The name, that I didn't see at the front of the restaurant, was in big letters on top of the rainbow colored menu. The name on top of the page read queersphere. Like the place for queers to hang. After looking at the title I looked up just in time to see taehyung winking at Namjoon and Jin. Were they gay? Probably not. It could just be an inside joke. And their english isn't that great, they probably don't know what queer means. For anyone that doesn't know, it's an umbrella term for the lgbtq+ community.

After handing back our menus and telling the waitress what we'd like Taehyung started "Let's discuss the elephant." the elephant? There were lots of colorful animals scattered round the restaurant but I don't think I spotted an elephant. Looking around I really wondered where he saw one.
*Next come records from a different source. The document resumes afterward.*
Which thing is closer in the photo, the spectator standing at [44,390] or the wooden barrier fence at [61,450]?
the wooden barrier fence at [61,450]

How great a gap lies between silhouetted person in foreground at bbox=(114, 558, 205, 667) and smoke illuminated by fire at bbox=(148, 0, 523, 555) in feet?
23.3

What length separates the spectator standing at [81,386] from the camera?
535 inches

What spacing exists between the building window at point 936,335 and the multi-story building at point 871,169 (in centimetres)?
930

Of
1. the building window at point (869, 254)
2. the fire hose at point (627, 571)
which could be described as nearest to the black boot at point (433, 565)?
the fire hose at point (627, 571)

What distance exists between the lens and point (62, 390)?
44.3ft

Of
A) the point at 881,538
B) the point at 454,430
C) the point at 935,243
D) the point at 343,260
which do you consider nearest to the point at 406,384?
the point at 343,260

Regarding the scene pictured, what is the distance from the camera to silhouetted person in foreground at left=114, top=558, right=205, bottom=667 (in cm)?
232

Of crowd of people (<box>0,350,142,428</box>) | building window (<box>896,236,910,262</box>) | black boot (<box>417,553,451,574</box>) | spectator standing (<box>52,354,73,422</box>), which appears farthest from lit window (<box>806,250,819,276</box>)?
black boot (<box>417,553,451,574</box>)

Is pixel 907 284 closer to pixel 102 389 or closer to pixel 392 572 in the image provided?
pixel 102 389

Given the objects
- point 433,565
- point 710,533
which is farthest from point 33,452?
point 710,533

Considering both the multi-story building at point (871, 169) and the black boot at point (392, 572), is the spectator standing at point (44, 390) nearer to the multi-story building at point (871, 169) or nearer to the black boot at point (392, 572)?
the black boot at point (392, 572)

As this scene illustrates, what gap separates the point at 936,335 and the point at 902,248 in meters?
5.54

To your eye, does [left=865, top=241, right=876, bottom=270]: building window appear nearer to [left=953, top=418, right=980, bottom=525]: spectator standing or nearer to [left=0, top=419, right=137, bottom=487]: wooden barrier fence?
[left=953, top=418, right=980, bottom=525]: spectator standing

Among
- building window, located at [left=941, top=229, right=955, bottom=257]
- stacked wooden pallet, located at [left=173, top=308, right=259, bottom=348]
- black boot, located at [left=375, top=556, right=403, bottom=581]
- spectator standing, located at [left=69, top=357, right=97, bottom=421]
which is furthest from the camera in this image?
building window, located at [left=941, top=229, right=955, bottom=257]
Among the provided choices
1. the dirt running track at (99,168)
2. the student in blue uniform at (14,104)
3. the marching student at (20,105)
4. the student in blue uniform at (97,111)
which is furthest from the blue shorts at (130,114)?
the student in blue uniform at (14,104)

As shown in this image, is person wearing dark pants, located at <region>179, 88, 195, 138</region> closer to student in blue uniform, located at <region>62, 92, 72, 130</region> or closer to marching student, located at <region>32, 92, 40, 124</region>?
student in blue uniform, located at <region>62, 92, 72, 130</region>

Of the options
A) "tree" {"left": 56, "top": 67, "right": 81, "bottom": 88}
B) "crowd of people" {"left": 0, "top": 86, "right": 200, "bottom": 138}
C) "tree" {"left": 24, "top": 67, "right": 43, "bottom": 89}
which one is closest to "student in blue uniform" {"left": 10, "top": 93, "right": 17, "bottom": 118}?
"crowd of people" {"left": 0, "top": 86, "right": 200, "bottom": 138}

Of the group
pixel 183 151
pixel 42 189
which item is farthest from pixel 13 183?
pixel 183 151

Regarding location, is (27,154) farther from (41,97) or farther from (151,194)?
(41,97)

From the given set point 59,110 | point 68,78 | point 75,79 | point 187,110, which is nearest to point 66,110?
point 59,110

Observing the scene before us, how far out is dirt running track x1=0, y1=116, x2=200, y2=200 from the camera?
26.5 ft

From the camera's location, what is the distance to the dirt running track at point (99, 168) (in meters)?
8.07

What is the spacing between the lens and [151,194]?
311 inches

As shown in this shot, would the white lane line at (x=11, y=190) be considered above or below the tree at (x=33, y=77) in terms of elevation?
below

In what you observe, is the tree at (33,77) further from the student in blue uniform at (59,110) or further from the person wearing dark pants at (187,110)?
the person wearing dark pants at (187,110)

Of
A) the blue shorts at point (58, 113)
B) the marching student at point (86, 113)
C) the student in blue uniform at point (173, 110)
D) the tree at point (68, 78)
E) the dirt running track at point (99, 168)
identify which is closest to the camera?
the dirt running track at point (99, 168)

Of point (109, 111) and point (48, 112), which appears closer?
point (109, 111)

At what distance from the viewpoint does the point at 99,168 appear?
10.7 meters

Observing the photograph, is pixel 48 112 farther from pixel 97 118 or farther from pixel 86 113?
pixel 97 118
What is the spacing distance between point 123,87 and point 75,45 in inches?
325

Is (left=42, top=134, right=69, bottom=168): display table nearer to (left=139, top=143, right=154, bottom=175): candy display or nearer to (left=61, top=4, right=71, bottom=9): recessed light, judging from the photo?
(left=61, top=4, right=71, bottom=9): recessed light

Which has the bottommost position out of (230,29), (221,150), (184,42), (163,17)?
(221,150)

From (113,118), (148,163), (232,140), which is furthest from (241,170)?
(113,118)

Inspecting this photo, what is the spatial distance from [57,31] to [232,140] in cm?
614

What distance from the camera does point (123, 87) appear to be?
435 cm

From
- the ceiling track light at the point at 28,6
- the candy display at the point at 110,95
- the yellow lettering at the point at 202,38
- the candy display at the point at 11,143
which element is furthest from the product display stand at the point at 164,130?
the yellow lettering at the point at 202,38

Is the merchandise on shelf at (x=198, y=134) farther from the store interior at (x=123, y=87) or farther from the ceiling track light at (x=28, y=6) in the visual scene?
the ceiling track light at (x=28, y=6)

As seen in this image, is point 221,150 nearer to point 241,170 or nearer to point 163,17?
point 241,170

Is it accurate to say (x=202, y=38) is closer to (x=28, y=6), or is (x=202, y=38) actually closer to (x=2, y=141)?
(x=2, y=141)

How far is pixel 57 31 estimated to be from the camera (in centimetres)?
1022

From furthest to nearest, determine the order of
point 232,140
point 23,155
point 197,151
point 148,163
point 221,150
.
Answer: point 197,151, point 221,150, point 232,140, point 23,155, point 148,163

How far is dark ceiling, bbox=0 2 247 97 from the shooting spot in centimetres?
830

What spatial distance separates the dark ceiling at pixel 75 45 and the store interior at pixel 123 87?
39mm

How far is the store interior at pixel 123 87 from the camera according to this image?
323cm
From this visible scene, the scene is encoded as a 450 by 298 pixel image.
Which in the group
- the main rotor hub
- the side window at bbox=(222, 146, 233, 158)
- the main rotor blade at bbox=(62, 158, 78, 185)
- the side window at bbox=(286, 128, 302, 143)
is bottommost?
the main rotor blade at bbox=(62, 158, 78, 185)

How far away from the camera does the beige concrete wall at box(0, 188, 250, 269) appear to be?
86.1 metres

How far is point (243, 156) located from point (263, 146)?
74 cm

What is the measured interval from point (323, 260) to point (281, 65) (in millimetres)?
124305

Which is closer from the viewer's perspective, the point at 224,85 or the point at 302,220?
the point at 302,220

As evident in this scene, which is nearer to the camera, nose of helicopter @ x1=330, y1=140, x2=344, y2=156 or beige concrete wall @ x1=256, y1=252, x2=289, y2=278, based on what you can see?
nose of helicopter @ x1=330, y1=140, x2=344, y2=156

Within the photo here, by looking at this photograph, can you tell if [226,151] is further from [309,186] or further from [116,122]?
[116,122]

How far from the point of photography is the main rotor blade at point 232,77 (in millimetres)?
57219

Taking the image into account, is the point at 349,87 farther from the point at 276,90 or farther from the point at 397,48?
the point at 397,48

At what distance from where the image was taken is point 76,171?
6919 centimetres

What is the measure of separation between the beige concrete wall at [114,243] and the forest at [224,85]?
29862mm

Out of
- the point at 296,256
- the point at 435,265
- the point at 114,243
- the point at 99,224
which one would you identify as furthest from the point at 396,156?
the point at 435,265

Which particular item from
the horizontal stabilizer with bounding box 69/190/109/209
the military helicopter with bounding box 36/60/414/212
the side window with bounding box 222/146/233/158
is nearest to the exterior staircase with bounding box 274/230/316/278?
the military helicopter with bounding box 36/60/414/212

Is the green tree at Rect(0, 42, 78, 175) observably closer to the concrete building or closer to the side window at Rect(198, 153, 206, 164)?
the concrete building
There was a giant giraf next to a blue table in the middle of the room and I saw a multi colored pig over at a crimson table. But for as far as I could see there was no elephant. Looking at the others I saw them all frowning their eyebrows and looking at taehyung weirdly. I heard Namjoon ask him what he meant. But I couldn't understand Taehyung's reply. That was untill I saw namjoon throw his head back laughing and saying "You mean let's discuss the elephant in the room." 

What is he on about? Does he want to talk about why I didn't want to come on tour at first? That I don't believe in soulmates and destiny? That I didn't even want to be here? Or why he got the gift and I haven't? That something went wrong during our bonding? Or did they find something about me on the internet? I don't know how they could've, I try to stay as unnoticable as possible on social media. all my accounts are private. I don't post pictures too often and when I do I mainly take pictures of things I see or friends of mine. I don't like how I look on pictures. I can never look normal. I either look too fake or the photo is taken on a moment where I close my eyes or sneeze or god knows what. I haven't quite mastered the picture taking skill. And only friends of mine and people I'm close with follow me. I don't think I have more than fifthy followers on any of my social media accounts. My body felt frozen as I was just thinking over everything that they could've found. The nerves getting the better of me. I almost couldn't breath, I was just totally consumed with nerves. My hands were trembling and I put them under the table to not have them notice. 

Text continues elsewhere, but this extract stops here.